Verilen metin -
· · ·

KELİME ANLAMLARI
Arapça Okunuş Türkçe Okunuş Kelime Meali Kökü
وَكَذَٰلِكَ ve keƶālike ve işte  
أَنْزَلْنَاهُ enzelnāhu biz onu indirdik ن ز ل
حُكْمًا Hukmen bir hüküm olarak ح ك م
عَرَبِيًّا ǎrabiyyen arapça ع ر ب
وَلَئِنِ veleini ve eğer  
اتَّبَعْتَ ttebeǎ’te uyarsan ت ب ع
أَهْوَاءَهُمْ ehvāehum onların keyiflerine ه و ي
بَعْدَمَا beǎ’demā sonra ب ع د
جَاءَكَ cāeke sana gelen ج ي ا
مِنَ mine -den  
الْعِلْمِ l-ǐlmi ilim- ع ل م
مَا artık yoktur  
لَكَ leke senin için  
مِنَ mine  
اللَّهِ llahi Allah’tan  
مِنْ min hiçbir  
وَلِيٍّ veliyyin dost و ل ي
وَلَا ve lā ne de  
وَاقٍ vāḳin bir koruyucu و ق ي
TÜRKÇE OKUNUŞ
37. vekeẕâlike enzelnâhü ḥukmen `arabiyyâ. veleini-tteba`te ehvâehüm ba`de mâ câeke mine-l`ilmi mâ leke mine-llâhi miv veliyyiv velâ vâḳ.

· · ·

Yapılacak iş -
Kelime anlamları metninde "enzelnāhu" diye okunan kelimenin Türkçe anlamı ne olarak verilmiş?

Kaynak bilgisi -
· · ·

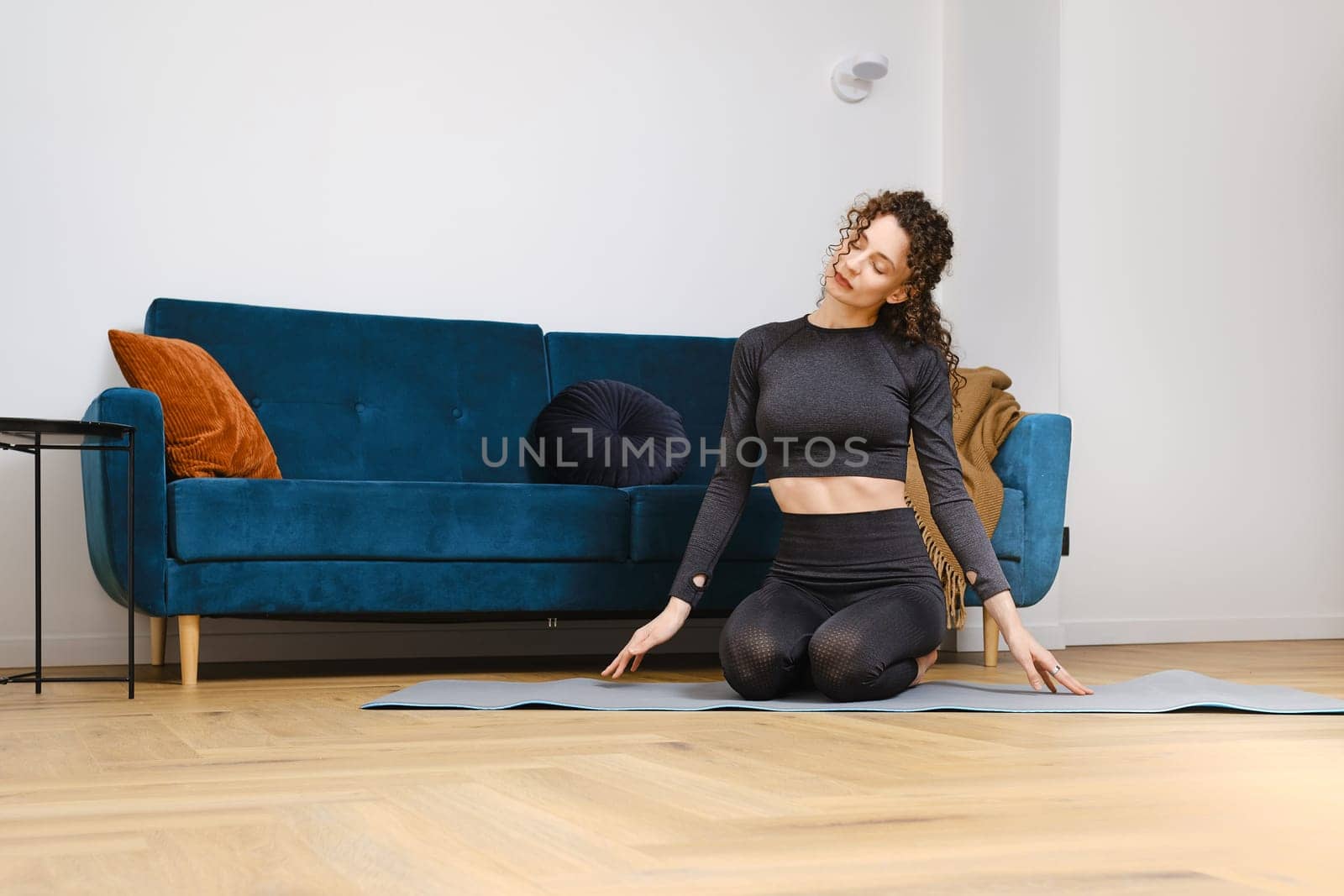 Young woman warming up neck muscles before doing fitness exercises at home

· · ·

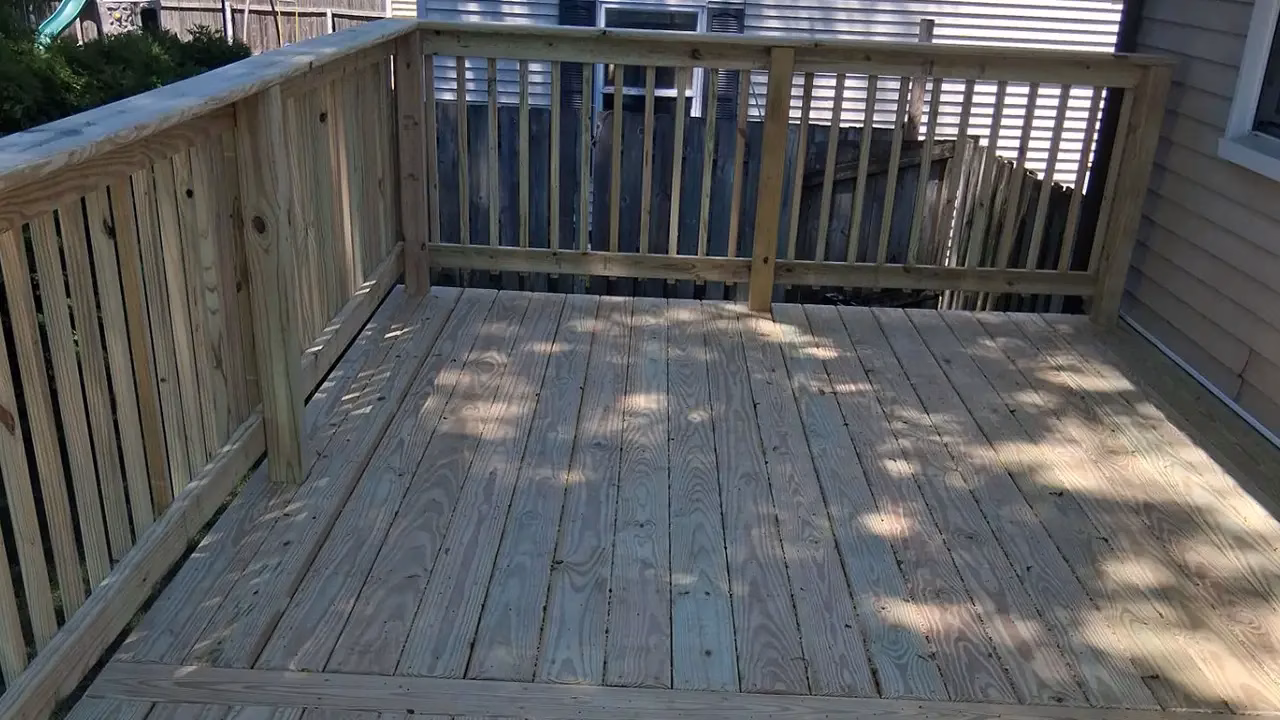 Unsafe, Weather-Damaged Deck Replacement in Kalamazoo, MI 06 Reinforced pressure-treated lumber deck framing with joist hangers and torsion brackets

· · ·

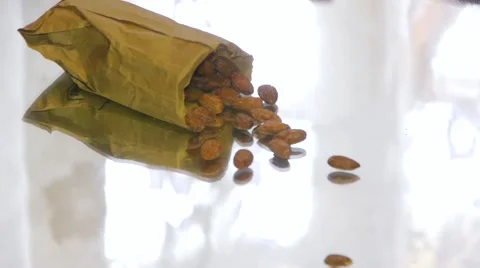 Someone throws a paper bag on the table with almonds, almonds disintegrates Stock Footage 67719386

· · ·

Alıştırma sonucu -
Biz onu indirdik.